(Exercise prompt) Gather every line below where "site" appears.

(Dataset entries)
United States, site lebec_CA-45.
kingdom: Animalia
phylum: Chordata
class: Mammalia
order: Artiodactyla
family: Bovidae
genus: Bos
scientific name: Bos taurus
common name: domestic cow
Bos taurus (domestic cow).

--

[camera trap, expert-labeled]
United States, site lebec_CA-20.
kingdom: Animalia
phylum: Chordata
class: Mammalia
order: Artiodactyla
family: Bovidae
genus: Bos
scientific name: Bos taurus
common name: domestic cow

(Result)
United States, site lebec_CA-45.
United States, site lebec_CA-20.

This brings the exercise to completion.